For basic, low level, security you could check to see if it DOES have a value and if so, is the domain something other than yours. This way, if the referrer is blank, you let them through but if the referrer is from www.we_are_pirates.com then you can simply exit(); instead of processing the form.
Thats a good idea...
Is there any other low level security measures youd recommend, just in case the browser doesnt send that variable?
Hmm.. I could do the random number thing I guess... maybe thats a bit much.
Im not trying to build a fort.. I just want to make it hard enough that anyone who thinks it might be fun to have a go at my site for a laugh gets bored before they get anywhere.
..basically if I can think of a way to "hack" my own sites I get worried. lol.
Most forms I write don't have any checks because frankly, I don't care where the data comes from. If you want to contact us to do business with us, I don't care if your data was posted from our site or someone else's!!
There are no general "this is the secure way" techniques because it's easier to prevent specific problems that you either (A) already have or ( are certain your are going to have.

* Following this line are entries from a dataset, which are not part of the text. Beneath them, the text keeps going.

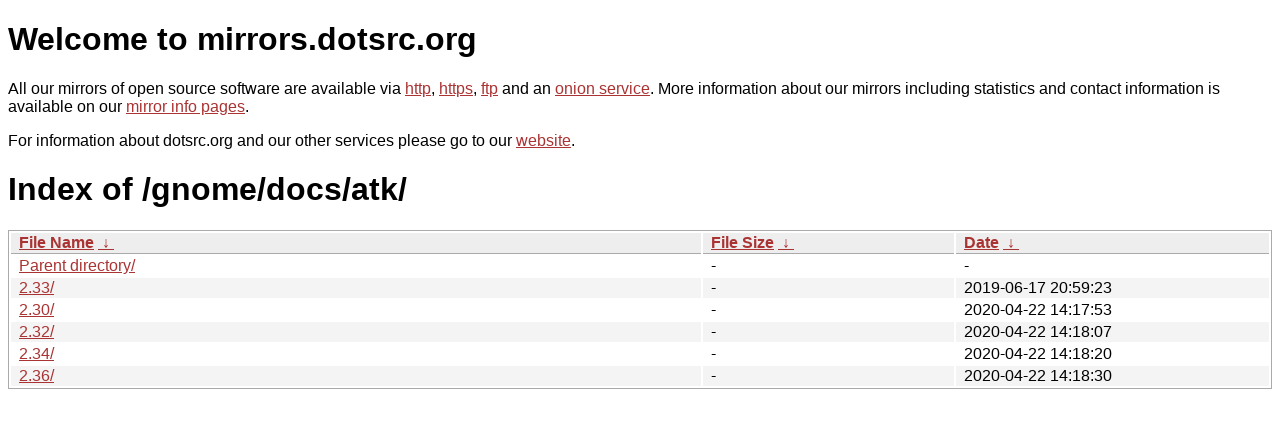

--- FILE ---
content_type: text/html
request_url: https://mirrors.sunsite.dk/gnome/docs/atk/?C=M&O=A
body_size: 2594
content:
<!DOCTYPE html PUBLIC "-//W3C//DTD XHTML 1.0 Strict//EN" "http://www.w3.org/TR/xhtml1/DTD/xhtml1-strict.dtd">
<html xmlns="http://www.w3.org/1999/xhtml">
<head><meta name="viewport" content="width=device-width"/><meta http-equiv="content-type" content="text/html; charset=utf-8"/><style type="text/css">body,html {background:#fff;font-family:"Bitstream Vera Sans","Lucida Grande","Lucida Sans Unicode",Lucidux,Verdana,Lucida,sans-serif;}tr:nth-child(even) {background:#f4f4f4;}th,td {padding:0.1em 0.5em;}th {text-align:left;font-weight:bold;background:#eee;border-bottom:1px solid #aaa;}#list {border:1px solid #aaa;width:100%;}a {color:#a33;}a:hover {color:#e33;}</style>

<title>mirrors.dotsrc.org</title>
</head><body>
<h1>Welcome to mirrors.dotsrc.org</h1>
<p>
All our mirrors of open source software are available via <a href="http://mirrors.dotsrc.org">http</a>, <a href="https://mirrors.dotsrc.org">https</a>, <a href="ftp://mirrors.dotsrc.org">ftp</a> and an <a href="http://dotsrccccbidkzg7oc7oj4ugxrlfbt64qebyunxbrgqhxiwj3nl6vcad.onion/">onion service</a>.
More information about our mirrors including statistics and contact
information is available on our <a
href="//dotsrc.org/mirrors/">mirror info pages</a>.
</p>

<p>
For information about dotsrc.org and our other services please go to our
<a href="//dotsrc.org">website</a>.
</p>
<h1>Index of
/gnome/docs/atk/</h1>
<table id="list"><thead><tr><th style="width:55%"><a href="?C=N&amp;O=A">File Name</a>&nbsp;<a href="?C=N&amp;O=D">&nbsp;&darr;&nbsp;</a></th><th style="width:20%"><a href="?C=S&amp;O=A">File Size</a>&nbsp;<a href="?C=S&amp;O=D">&nbsp;&darr;&nbsp;</a></th><th style="width:25%"><a href="?C=M&amp;O=A">Date</a>&nbsp;<a href="?C=M&amp;O=D">&nbsp;&darr;&nbsp;</a></th></tr></thead>
<tbody><tr><td class="link"><a href="../?C=M&amp;O=A">Parent directory/</a></td><td class="size">-</td><td class="date">-</td></tr>
<tr><td class="link"><a href="2.33/?C=M&amp;O=A" title="2.33">2.33/</a></td><td class="size">-</td><td class="date">2019-06-17 20:59:23</td></tr>
<tr><td class="link"><a href="2.30/?C=M&amp;O=A" title="2.30">2.30/</a></td><td class="size">-</td><td class="date">2020-04-22 14:17:53</td></tr>
<tr><td class="link"><a href="2.32/?C=M&amp;O=A" title="2.32">2.32/</a></td><td class="size">-</td><td class="date">2020-04-22 14:18:07</td></tr>
<tr><td class="link"><a href="2.34/?C=M&amp;O=A" title="2.34">2.34/</a></td><td class="size">-</td><td class="date">2020-04-22 14:18:20</td></tr>
<tr><td class="link"><a href="2.36/?C=M&amp;O=A" title="2.36">2.36/</a></td><td class="size">-</td><td class="date">2020-04-22 14:18:30</td></tr>
</tbody></table></body></html>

It's good of you to be thinking in terms of security but you can really only target specific types of attacks (or abuses).

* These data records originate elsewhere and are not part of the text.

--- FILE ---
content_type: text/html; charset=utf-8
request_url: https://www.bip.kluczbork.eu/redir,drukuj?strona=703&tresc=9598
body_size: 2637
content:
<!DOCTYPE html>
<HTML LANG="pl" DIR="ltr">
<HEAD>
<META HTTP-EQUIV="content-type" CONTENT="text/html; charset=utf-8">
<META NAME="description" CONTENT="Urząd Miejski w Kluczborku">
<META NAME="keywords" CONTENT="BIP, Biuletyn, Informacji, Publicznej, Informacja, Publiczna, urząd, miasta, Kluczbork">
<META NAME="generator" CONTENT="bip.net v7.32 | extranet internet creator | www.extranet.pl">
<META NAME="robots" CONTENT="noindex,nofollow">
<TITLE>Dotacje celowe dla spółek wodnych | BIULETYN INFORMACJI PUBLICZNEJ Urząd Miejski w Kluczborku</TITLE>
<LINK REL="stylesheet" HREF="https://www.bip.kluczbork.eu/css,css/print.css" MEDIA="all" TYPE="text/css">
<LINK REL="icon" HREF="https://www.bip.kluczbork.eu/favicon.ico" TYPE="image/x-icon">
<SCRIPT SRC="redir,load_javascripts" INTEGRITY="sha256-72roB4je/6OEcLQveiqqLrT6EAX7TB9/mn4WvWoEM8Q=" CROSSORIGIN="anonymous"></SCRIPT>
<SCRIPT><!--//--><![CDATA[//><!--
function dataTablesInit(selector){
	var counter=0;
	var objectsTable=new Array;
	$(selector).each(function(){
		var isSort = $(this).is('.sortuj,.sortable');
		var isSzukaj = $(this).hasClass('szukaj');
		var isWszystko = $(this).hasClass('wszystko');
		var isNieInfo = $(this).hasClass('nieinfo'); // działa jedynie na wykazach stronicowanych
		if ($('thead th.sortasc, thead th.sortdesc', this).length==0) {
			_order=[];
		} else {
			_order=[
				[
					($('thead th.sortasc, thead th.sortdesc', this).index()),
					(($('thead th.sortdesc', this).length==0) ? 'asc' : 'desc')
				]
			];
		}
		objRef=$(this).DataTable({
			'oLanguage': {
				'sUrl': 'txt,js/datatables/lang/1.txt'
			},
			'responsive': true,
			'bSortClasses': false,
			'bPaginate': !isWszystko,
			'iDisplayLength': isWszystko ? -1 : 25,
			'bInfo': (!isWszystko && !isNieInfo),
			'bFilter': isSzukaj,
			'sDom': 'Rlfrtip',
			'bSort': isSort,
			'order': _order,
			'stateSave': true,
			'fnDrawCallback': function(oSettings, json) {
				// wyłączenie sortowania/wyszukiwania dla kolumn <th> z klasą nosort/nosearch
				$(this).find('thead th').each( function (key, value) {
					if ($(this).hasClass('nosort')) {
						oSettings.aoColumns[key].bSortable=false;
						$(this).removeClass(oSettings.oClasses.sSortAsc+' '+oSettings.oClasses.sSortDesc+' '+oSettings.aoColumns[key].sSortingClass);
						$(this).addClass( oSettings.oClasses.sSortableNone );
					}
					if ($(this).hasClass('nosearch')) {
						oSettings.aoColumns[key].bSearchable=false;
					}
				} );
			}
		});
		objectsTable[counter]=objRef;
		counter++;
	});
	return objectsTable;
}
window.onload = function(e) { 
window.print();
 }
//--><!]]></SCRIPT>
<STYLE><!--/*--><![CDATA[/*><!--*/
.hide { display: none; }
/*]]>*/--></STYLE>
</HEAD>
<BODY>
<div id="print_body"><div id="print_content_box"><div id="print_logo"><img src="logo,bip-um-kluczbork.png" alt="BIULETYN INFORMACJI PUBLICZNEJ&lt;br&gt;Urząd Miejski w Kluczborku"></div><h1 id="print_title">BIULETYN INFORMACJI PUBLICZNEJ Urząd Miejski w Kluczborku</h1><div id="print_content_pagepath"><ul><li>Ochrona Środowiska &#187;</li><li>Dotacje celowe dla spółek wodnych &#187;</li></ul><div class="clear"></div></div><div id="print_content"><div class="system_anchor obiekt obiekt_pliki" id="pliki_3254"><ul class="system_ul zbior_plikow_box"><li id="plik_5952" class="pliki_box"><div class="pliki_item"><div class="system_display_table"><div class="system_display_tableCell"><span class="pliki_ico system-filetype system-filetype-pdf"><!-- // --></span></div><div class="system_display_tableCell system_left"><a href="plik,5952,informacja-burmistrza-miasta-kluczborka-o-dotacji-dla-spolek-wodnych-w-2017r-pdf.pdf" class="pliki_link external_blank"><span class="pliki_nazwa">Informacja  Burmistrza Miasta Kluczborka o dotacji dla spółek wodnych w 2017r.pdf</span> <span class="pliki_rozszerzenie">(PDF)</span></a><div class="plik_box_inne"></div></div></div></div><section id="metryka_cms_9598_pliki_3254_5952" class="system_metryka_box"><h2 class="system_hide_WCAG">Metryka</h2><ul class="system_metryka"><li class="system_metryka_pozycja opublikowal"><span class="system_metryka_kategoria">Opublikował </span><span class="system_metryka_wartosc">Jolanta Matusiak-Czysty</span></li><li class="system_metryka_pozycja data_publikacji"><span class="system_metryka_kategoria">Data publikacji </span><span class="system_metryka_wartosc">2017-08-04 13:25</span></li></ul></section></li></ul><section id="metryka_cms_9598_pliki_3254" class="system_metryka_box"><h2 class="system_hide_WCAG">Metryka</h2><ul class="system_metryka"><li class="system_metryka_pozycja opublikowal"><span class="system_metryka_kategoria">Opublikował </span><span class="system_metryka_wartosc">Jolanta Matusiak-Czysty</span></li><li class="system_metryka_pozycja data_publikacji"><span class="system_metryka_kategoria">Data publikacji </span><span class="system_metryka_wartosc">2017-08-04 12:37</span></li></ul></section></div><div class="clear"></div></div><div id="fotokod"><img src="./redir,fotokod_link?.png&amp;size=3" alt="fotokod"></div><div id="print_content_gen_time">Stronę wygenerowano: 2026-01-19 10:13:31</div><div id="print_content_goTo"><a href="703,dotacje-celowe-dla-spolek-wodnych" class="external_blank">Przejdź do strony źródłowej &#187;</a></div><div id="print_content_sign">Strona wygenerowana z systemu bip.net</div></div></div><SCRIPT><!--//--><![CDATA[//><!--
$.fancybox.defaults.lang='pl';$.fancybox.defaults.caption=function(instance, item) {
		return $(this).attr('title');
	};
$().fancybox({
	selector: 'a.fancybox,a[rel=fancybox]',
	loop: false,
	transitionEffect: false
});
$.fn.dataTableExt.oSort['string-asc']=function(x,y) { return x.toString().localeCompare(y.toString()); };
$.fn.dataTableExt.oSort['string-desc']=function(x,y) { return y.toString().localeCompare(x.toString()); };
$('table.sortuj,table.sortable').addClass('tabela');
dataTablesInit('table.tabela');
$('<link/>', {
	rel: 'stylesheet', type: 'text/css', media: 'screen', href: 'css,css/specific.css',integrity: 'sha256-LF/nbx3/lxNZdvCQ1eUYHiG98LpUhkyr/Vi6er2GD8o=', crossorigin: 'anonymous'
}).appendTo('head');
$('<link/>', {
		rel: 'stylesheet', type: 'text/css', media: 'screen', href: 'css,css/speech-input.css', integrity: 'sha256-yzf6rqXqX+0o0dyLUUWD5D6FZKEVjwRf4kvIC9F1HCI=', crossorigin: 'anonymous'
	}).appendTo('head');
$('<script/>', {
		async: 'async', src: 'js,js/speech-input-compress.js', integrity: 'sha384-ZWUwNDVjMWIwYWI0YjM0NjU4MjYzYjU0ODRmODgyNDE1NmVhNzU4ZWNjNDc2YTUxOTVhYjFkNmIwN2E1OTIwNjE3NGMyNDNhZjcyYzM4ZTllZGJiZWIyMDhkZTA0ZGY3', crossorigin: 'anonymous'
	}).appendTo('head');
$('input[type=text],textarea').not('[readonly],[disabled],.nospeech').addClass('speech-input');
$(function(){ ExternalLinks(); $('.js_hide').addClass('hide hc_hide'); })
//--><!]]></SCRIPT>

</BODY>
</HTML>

I suppose it doesnt matter terribly. All the php page does is post the data from the form fields to a database, it isnt secure information or anything.
Ok one final question- Is there anyway to pass a variable in a hidden form field without it showing if someone views your source code? or err.. some other way to pass a hidden var from the sending page to the processing one without any trace of it visible in source code?

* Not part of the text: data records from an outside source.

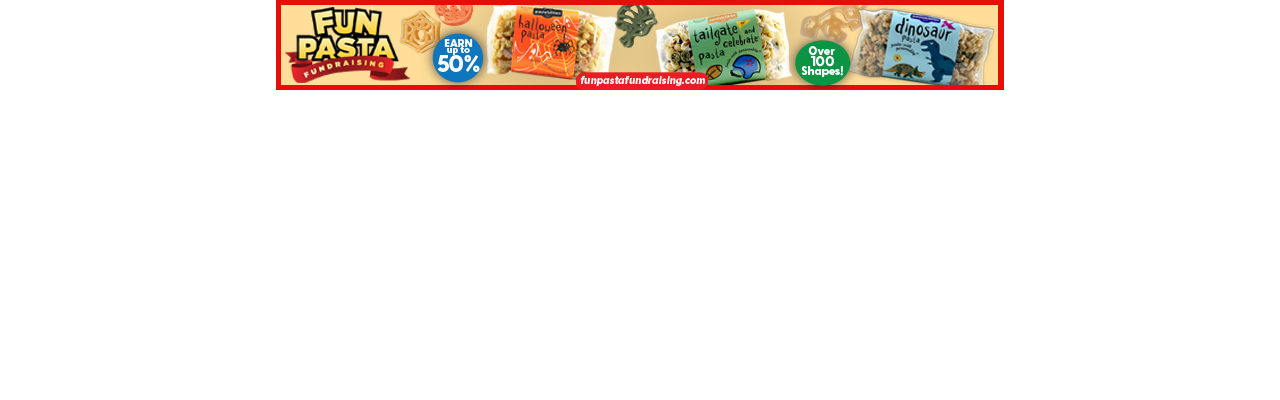

--- FILE ---
content_type: text/html; charset=UTF-8
request_url: https://apps.insanescouter.org/as/www/delivery/afr.php?refresh=30&zoneid=1&source=ISAds&target=_blank&cb=CaFfqQsJ
body_size: 729
content:
<!DOCTYPE html PUBLIC '-//W3C//DTD XHTML 1.0 Transitional//EN' 'http://www.w3.org/TR/xhtml1/DTD/xhtml1-transitional.dtd'>
<html xmlns='http://www.w3.org/1999/xhtml' xml:lang='en' lang='en'>
<head>
<title>Advertisement</title>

If you really have to put the data in the form to pass it to the processing page, the best you can do is encrypt it and then decrypt it when it gets there. This way, if they view source, they will just see the field is gibberish. This also prevents them from altering it.
But in most cases, you don't have to put the data in the form when all you're trying to do is get it back from them. It's better to put it in a database and then put a unique id in the form. When the form gets posted, you take that unique id and look up the secret info in your database. And if you use their session id as the key, then you don't even have to embed the key in the form.
So on submit I would post some data to the database.. and then redirect to the processing page.. using... meta redirect? Cant use headers unless I start output buffering and eugh.
No. You wer asking about a way "to pass a hidden var from the sending page to the processing one without any trace of it visible in source code".
Let's say you have three pages.
one.php which is a form that asks their gender and passes the result to...
two.php which is a form with lots of fields AND passes the gender to...
three.php which is your processing page.
Now, for whatever reason (there are lots of good reasons), you want to pass gender to the 3rd page. You could create a hidden field on the 2nd page but someone could see the field if they do a view source.
On page 2, when you've received the gender, you do three things. First, you pick a random unique id number (uid). Second, you write the uid and the gender to a database. Third, you display a form and you create a hidden field with the uid. If someone does a view source, all they will see is the hidden field uid=123456789 and they will have no idea that you're using that to pass the gender. The form on page 2 also has a bunch of other fields.
Then, on page 3, you take the uid that got passed in and you use that to look up the gender in the database. You can use that and all the other fields in the table to do whatever processing you are going to do.
Session ID's are another way to accomplish this. You assign the secret information to the session variable on page 2 and when the user gets to the 3rd page, you read the value from the session variable. This way, if the user does a view source on the form on page 2, the data won't be there because it's being stored server side.
No need for browser tricks like onSubmit or metarefresh.